Article 2 : La décision du préfet du Val-de-Marne en date du 8 février 2017 est annulée.
Article 3 : Il est enjoint au préfet du Val-de-Marne de procéder au réexamen de la demande d'autorisation de travail présentée par M. A...le 27 janvier 2017 dans un délai de deux mois à compter de la notification du présent arrêt.
Article 4 : L'Etat versera à M. A...une somme de 1 500 euros en application de l'article L. 761-1 du code de justice administrative.
Article 5 : Le surplus des conclusions de la requête est rejeté.
Article 6 : Le présent arrêt sera notifié à M. C...A...et au ministre du travail.
Copie en sera transmise au préfet du Val-de-Marne.

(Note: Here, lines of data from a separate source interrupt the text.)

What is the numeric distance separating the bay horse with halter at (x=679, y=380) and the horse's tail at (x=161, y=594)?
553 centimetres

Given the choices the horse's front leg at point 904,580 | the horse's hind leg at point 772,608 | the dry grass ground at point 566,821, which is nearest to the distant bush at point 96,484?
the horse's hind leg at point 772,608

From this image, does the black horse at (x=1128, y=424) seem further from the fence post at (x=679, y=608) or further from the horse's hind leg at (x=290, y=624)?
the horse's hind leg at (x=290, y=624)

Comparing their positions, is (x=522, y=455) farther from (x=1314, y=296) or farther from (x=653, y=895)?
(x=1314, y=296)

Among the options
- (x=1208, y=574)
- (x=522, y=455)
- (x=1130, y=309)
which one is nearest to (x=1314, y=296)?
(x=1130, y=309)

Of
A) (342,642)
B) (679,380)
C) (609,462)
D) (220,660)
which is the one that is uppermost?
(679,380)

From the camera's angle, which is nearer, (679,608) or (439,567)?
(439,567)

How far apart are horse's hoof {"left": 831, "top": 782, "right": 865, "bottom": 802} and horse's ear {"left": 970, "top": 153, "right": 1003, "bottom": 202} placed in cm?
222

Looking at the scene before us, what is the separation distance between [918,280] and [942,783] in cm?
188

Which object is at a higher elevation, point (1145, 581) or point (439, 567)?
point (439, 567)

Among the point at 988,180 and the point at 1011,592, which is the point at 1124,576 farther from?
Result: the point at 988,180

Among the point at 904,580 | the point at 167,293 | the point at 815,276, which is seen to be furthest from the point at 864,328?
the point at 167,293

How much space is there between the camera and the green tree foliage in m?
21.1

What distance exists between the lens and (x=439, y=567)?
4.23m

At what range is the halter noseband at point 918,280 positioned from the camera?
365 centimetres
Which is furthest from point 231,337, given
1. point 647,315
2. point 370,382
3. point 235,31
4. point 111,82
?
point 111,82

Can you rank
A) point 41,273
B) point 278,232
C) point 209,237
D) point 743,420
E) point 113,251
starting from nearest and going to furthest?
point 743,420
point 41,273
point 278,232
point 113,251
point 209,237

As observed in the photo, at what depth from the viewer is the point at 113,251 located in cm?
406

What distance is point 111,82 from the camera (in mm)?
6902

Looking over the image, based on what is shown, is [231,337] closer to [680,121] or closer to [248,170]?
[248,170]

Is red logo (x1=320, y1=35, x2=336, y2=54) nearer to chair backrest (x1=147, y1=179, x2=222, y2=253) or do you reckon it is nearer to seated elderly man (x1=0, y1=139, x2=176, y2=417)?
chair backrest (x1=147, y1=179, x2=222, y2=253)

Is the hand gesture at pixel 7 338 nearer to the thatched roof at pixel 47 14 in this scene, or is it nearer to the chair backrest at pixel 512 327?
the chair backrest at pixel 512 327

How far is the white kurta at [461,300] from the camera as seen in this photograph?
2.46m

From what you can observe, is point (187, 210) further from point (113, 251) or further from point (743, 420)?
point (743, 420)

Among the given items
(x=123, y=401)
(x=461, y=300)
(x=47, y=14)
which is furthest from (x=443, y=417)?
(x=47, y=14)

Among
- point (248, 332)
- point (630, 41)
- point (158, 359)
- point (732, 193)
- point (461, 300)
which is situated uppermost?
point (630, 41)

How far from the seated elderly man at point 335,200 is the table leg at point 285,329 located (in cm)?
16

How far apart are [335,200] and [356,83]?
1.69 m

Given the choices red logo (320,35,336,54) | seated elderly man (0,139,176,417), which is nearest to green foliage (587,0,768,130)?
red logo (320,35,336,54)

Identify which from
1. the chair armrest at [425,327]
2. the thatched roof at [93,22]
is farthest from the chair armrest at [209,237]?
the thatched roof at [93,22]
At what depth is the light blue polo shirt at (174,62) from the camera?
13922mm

Délibéré après l'audience du 23 mars 2018 à laquelle siégeaient :
- Mme Heers, président de chambre,
- M. Auvray, président assesseur,
- M. Boissy, premier conseiller.
Lu en audience publique le 13 avril 2018.
Le rapporteur,
L. BOISSYLe président,
M. HEERSLe greffier,
C. DABERT
La République mande et ordonne au ministre du travail en ce qui le concerne et à tous huissiers de justice à ce requis en ce qui concerne les voies de droit commun, contre les parties privées, de pourvoir à l'exécution de la présente décision.